Je me suis refusé jusqu’à ce jour à exprimer une quelconque opinion à chaud, parce que j’avais peur d’écrire des phrases que je serais amené à regretter par la suite. C’est si facile, sous le coup de l’émotion, la colère par exemple, de se laisser emporter. Un exemple : j’anime un atelier d’écriture et avais envie de proposer comme thème à développer : mettez-vous dans la peau d’un terroriste, racontez pourquoi et comment vous préparez un attentat. Un peu provocateur, dites-vous ? Et alors, la provocation n’est-elle donc acceptable que de la part des gauchistes ? Puis-je rappeler que ceux qui luttent contre l’opinion dominante sont souvent considérés comme des terroristes par le pouvoir en place. Les résistants, les nationalistes algériens, les basques, l’IRA, … S’il l’emporte, le terroriste devient un héros de sa cause. Rappelez-vous l’Hôtel du Roi David De même que Victor Hugo reprochait à Napoléon Bonaparte l’origine de son pouvoir –le coup d’Etat du 18 brumaire- on peut légitimement fustiger les première manifestations juives en Israël, puisque pour obtenir le droit de fonder un pays, ils se sont autorisés à faire usage de la violence aveugle.

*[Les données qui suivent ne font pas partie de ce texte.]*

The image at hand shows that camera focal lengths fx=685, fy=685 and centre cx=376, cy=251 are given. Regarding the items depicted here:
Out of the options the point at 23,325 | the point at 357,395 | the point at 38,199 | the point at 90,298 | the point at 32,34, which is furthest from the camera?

Il n’entre pas dans mes intentions de justifier toute forme de violence, je désire juste attirer l’attention sur le risque sue nous courons à se laisser entraîner par son premier mouvement. Je suis d’avis que les religions font par nature courir un danger mortel à la liberté de penser, et donc à la liberté tout court. Convient-il pour cette raison de les proscrire ? Là se trouve le sophisme du libéral qui, à force de soutenir le droit de ses opposants à exprimer une opinion de haine, s’expose à se faire éliminer par eux. On connait le refrain : vous soutenez que tout le monde a le droit de s’exprimer ; je suis en faveur de la censure ; c’est ma façon de m’exprimer et vous devez donc me soutenir. La faiblesse du libéralisme et de la tolérance git là. Proclamer : pas de liberté pour les ennemis de la liberté, c’est ouvrir la porte au totalitarisme. Mais réside aussi là sa grandeur, parce que si je soutiens l’autre, même totalitaire, dans sa liberté à exprimer son opinion, je le combats ardemment pour qu’il n’impose pas sa loi.

Je ne suis pas Charlie, en ce sens que je ne soutiens pas leurs provocations. Il y avait dans leurs dessins une violence réelle. Elle ne justifie pas qu’on les ait tués ; pour autant, je ne me sens pas de leur bord. Je défile, parce qu’il est inacceptable qu’on les ait assassinés. Point.